Reading passage:
_ _ _ _ _ _ _

17 Jul David Eby and the NDP Acknowledge Problems with the Current Judicial System When it Comes to ICBC Claims
It’s nice to see that David Eby is acknowledging that the court backlogs for ICBC claims is unacceptable.
Naturally, he blames the COVID-19 shutdown for the backlog but does not acknowledge that ICBC has any blame for this problem. This failure to acknowledge ICBC as the root cause of the problem exemplifies how David Eby and the NDP government are clearly one-sided in favour of ICBC when it comes to any political decisions.
The latest recommendation from David Eby is to put civil jury trials on hold until there is a substantial change in the COVID-19 pandemic. He’s quite right that the social distancing rules put in by his government make jury trials nearly impossible. For starters, how does one keep the jury members 6 feet apart? How do you have less than 50 people in the courthouse when jury selection is happening?
What Mr. Eby and ICBC does not mention is that in actual fact, it is ICBC that is driving the jury system. While statistics are not available, I would not be surprised if 95% of all the civil jury trials proceeding in the Province of British Columbia are on the request of ICBC. That is, ICBC uses jury trials because they are hoping that the jury members will be influenced by the public announcements of high premiums created by lawyers and injured parties to basically award a low dollar amount. Also, because jury trials are unpredictable, it gives them a tactical advantage simply because they can afford to lose and can afford to appeal a bad decision whereas most injured victims cannot.
This is akin to professional bullying where you have a large entity with unlimited resources throwing up roadblocks and defences on a file versus the little guy who was the victim of a car crash.
Rather than getting into a public debate about jury trials, all David Eby has to do is pick up the telephone and call his colleagues at ICBC and announce that ICBC, effective immediately, can no longer file jury notices. This would basically eliminate the problem with jury trials and the worry over the COVID-19 pandemic requirements. It also streamlines the court system because we all know that judge alone trials take a lot less time than a jury trial and are much more certain, resulting in both parties being more realistic in settlement discussions before trial.
So Mr. Eby, if you’re listening, pick up the phone and mandate ICBC to drop their jury notices forthwith. You’ll save a lot of court time not to mention you will force ICBC to save millions of dollars on legal costs spent unnecessarily pursuing jury trials.

_ _ _ _ _ _ _

Provided records:
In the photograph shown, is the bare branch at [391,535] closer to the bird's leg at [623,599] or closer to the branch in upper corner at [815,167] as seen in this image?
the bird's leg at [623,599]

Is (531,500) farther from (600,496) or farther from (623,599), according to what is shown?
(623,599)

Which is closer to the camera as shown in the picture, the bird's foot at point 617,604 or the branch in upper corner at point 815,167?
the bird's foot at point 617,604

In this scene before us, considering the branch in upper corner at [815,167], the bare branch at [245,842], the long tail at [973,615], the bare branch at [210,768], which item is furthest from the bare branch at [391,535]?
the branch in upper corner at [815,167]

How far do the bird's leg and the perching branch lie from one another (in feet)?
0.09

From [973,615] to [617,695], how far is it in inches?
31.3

_ _ _ _ _ _ _

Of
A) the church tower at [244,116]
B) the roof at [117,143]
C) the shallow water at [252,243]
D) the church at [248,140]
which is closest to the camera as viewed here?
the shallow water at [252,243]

_ _ _ _ _ _ _

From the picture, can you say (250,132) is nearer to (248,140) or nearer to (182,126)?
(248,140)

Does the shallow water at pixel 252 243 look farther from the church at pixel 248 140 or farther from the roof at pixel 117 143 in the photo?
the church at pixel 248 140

_ _ _ _ _ _ _

Problem to work on:
Pick up the post above about David Eby, ICBC, and civil jury trials after its final sentence and carry it forward.

Answer to the exercise:
Regarding the binding arbitration that David Eby has suggested, currently there is arbitration clauses under what’s called Under Insured Motorist Protection (UMP coverage). Simply put, having worked in the industry for 30 years and completed many UMP claims, arbitration does not work. First of all, ICBC does whatever they can to avoid putting the case into arbitration and throws up every roadblock possible to avoid that. Second of all, even if you can get ICBC to agree to appoint an arbitrator, finding one that’s objective that both parties can accept is very difficult. There is but a few seasoned lawyers or retired judges that will take on arbitrate cases. If suddenly there is a raft of new referrals to arbitration, it will be very difficult to find a corresponding number of arbitrators that will hear the decisions in a timely basis. Unfortunately, most lawyers that would act as an arbitrator are painted as being defence friendly or plaintiff friendly. It’s hard to find an individual that is painted as neutral, fair and objective.
Thirdly, costing of arbitration is prohibitive to say the least. The arbitrator overseeing the case usually charges $500 plus an hour and so the cost of doing a full arbitration is very expensive. ICBC almost invariably requires that the Rules of Court apply to the arbitration so rather than being able to short-circuit the necessary evidentiary requirements, the injured claimant is forced to put forward a full case akin to what would happen in the courts in front of a judge. Therefore, there is actually no cost savings with an arbitration but rather, significantly more cost because you have to pay for the arbitrator. Indeed, on the last arbitration I pursued, the arbitrator’s legal bill was a staggering $200,000 plus once everything was completed.
For the reasons above, the idea of binding arbitration is something that will not work short of a whole scale change in the manner in which arbitration can be completed.
Overall, it’s nice to see that David Eby and the NDP are acknowledging problems with the court system and ICBC claims but it’s time for them to acknowledge that ICBC’s own practices are the root cause of the problems in the system. As noted above, it is ICBC that uses the jury system by-in-large and also, it is ICBC that makes binding arbitration very difficult to pursue and very costly. If ICBC is pressured to change their ways, there will be tremendous cost savings to them not to mention a clearing of the court backlog.